Cosas de las que mejor no hablar

Sólo hay un tema en el que me haya autocensurado en este blog: la batalla del 4 de abril de 2004 en Nayaf. “The powers to be” en España decidieron que de ese tema no debía hablarse y cuando consulté a la persona que en España más sabe del tema para confirmar unos datos comprendí que no era cuestión de buscarse líos. Tampoco le di muchas vueltas. Pretendía escribir una entrada de blog, no una investigación periodística. Pero últimamente no paro de pensar en qué contar y qué no de lo que me ronda la cabeza. El problema no son los poderes o las leyes, sino las turbas de bien pensantes. En la era de la post-verdad, da igual los datos y los hechos, sino los sentimientos.
El otro día vi que habían cesado fulminantemente al cónsul español en Washington por “burlarse del acento andaluz” en Facebook. Como canario que soy, el tema de los acentos periféricos me toca de cerca, así que estuve a punto de hacer un comentario en la página de Facebook de Guerras Posmodernas. A los días alguien contó en Twitter que el ex-cónsul participaba en un grupo de Facebook donde manejaban en clave interna imitar el estilo de escribir de un miembro del grupo. Parece que era así y que el asunto había sido sacado de contexto.
En Google han despedido a un trabajador por las ideas vertidas en un foro interno de la empresa.

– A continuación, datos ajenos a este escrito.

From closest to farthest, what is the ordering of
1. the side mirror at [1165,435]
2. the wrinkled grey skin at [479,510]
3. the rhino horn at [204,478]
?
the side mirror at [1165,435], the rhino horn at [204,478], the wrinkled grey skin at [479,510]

Copio y pego de Juan Soto Ivars:
Un trabajador de Google publicó en un foro interno donde los trabajadores discuten toda clase de asuntos su opinión sobre las políticas de género de la compañía. Según él, la brecha entre mujeres y hombres en ingeniería informática se debe a cuestiones biológicas. En general, las mujeres prefieren puestos más relacionados con las relaciones públicas y los hombres con la programación solitaria.
Su “manifiesto” era, por tanto, su opinión. Otros discutían con él en el foro, entre ellos la directora de diversidad de Google, Danielle Brown, que le respondió por qué piensa ella que está equivocado.
Pues bien: los textos se filtraron a la prensa. Gizmodo publicó el “manifiesto” y las redes sociales hicieron el resto del trabajo. Lo que era una discusión interna entre trabajadores de una empresa se salda con un escándalo, y con el despido del tipo que dijo lo que pensaba en un foro donde la compañía anima a los trabajadores a que hagan exactamente eso.
Son los pasos que siempre se repiten en Arden las redes. 1) Alguien dice algo confiando en que hay libertad de expresión, 2) el mensaje se filtra, se deforma y se magnifica en la prensa, 3) las redes arden, 4) quien se expresó paga, y 5) la empresa se limpia las manos. ¿Qué mensaje nos dan estas explosiones? Que hay cosas que, si piensas, es mejor no decir. Es decir: que ya no hay libertad de expresión.
Precisamente Juan Soto Ivars es el autor del libro Arden las redes. La poscensura y el nuevo mundo virtual, que tengo pendiente de leer. Voy a interrumpir mis lecturas sobre Guerras Posmodernas y la Nueva Guerra Fría con este libro porque me preocupa cómo hemos llegado a aquí. El otro día pedí disculpas en la página de Facebook de Guerras Posmodernas por publicar una nueva noticia sobre los buques de ONGs que se dedican a recoger migrantes de manos de las mafias y trasladarlos a Europa. No es un asunto que tenga que ver directamente con las Guerras Posmodernas pero me llamó la atención descubrir que no concordaba el discurso de la prensa española con la realidad. Algún lector me animó a seguir escribiendo del tema, pero la cuestión es que percibo que hay temas que a día de hoy son radiactivos porque hay un discurso en los medios de cuyos márgenes uno no puede salir aunque se tenga en la mano las estadísticas oficiales del Brottsförebyggande rådet sueco sobre violaciones a menores. El hecho es que el ministro de Interior pidió disculpas por decir algo que está recogido en informes de FRONTEX o ha repetido en la prensa italiana un magistrado en Sicilia. Me pregunto, ¿cómo se crean esas verdades públicas absolutas que nadie puede cuestionar?  Y si un ministro de Interior se tiene que disculpar por afirmar hechos ciertos ante la presión pública, ¿qué puedo esperar yo? Soy autónomo y trato de abrirme camino publicando en think-tanks y medios de comunicación, no quiero suicidarme laboralmente. Pero no dejo de pensar que estamos escondiendo bajo la alfombra problemas que van a terminar por estallar. Hemos creado un monstruo.